Current calls for reform of preservice teacher education include suggested changes in the mathematics content courses required for elementary education programs. One suggestion is the inclusion of more complex problem solving activities. The context of this study was a homogeneous group of preservice teachers in a two-course sequence of college mathematics content courses. I investigated the use of complex problem solving as a vehicle for these preservice teachers to unpack previously learned mathematics, reconstruct their understandings, and connect mathematical concepts for deeper understanding. With the support of a mathematical classroom community, collaboration, and reflection, students reported gaining deeper understandings of the mathematics, a change in their beliefs about the nature of mathematics and themselves as mathematicians, and a significant decrease in negative emotional baggage.

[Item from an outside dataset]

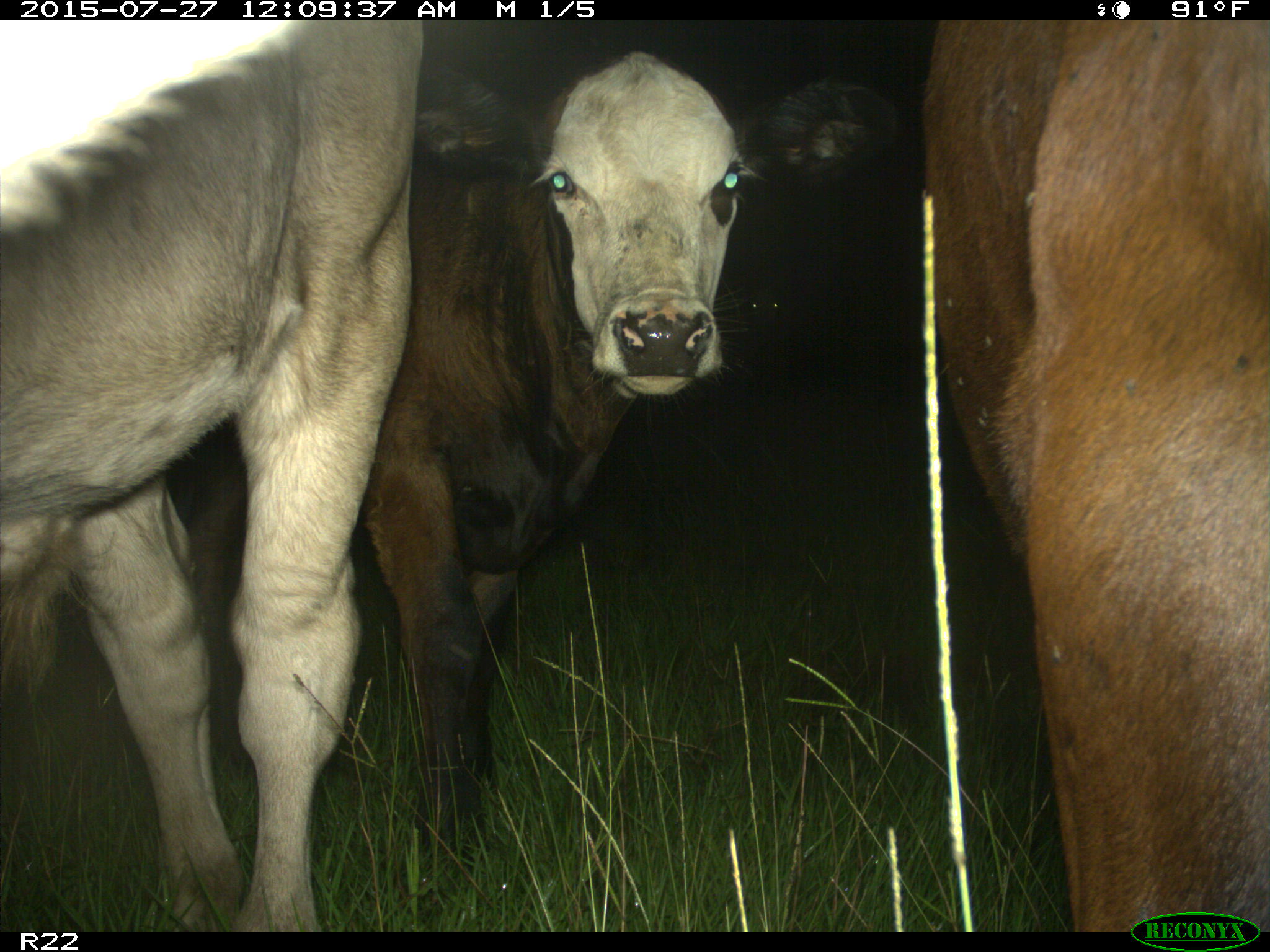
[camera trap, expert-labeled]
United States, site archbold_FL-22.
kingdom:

As I considered what preservice teachers bring with them to the college mathematics content classroom, and how using problem solving to unpack mathematical content could deepen mathematical knowing, I found that frustration played a large role in the process. Choosing tasks that perturb student thinking and bring them to a level of frustration that provokes facilitative anxiety seemed to best encourage students to engage in mathematical collaboration, communication, and reflection during the problem solving process. Students reported frustration as the most common experience when starting and working on problems. However, in their reflective essays at the end of the semester, students had coupled their feelings of frustration with their feelings of accomplishment, satisfaction, and higher levels of mathematical confidence.